A preliminary geological survey has indicated that there might be about 26 million barrels of recoverable oil a mile under the sand near two kibbutzim in the northern Negev. That would amount to about $2 billion at current prices. There might be 12 million additional barrels further down.

This news comes a day after drilling began on the Leviathan, a record-setting exploratory well in a massive natural-gas field off the coast of Haifa. The area is thought to contain 16 trillion cubic feet of gas, and it might also contain oil. The Leviathan is twice as big as the Tamar natural-gas field struck last year, and the Tamar is already expected to produce enough gas to supply Israel for 20 years. (That’s a big deal: Israel has long depended on natural-gas imports from Egypt; what little she had produced domestically pre-Tamar was expected to dry up in 2012.) If the Leviathan produces what is hoped, it might — typing this makes me feel a little giddy — turn Israel into a natural-gas-exporting country.

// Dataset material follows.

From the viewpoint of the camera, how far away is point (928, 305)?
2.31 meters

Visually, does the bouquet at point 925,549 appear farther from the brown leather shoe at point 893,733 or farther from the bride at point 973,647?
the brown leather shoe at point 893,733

So here’s the lowdown. Leviathan is 40 percent held by Noble Energy, an American company. Twenty-three percent each is held by Delek and Avner, both Israeli companies. But the Lebanese government and Hezbollah are claiming that whatever the Americans and Israelis find off the Haifa coast actually belongs to them. Hezbollah, lest we forget, possesses long-range rockets. Green Prophet, an environmental and clean technology site, is worried: The destruction by terrorists — sorry, by Hezbollah — of the gas-producing rigs off Haifa could cause “an environmental catastrophe on a similar scale to the BP oil spill in the Gulf of Mexico.” That damage would be on top of all the other consequences of what would surely be a full-scale war.

Well, we’ll see. As Hank Pellissier notes at World Future Today, Israel’s potential as a natural-gas exporter could shift some relationships in interesting ways (Israel-Greece? Israel-Turkey? Israel-Georgia? Israel-Asia?). In the meantime, this is exciting news.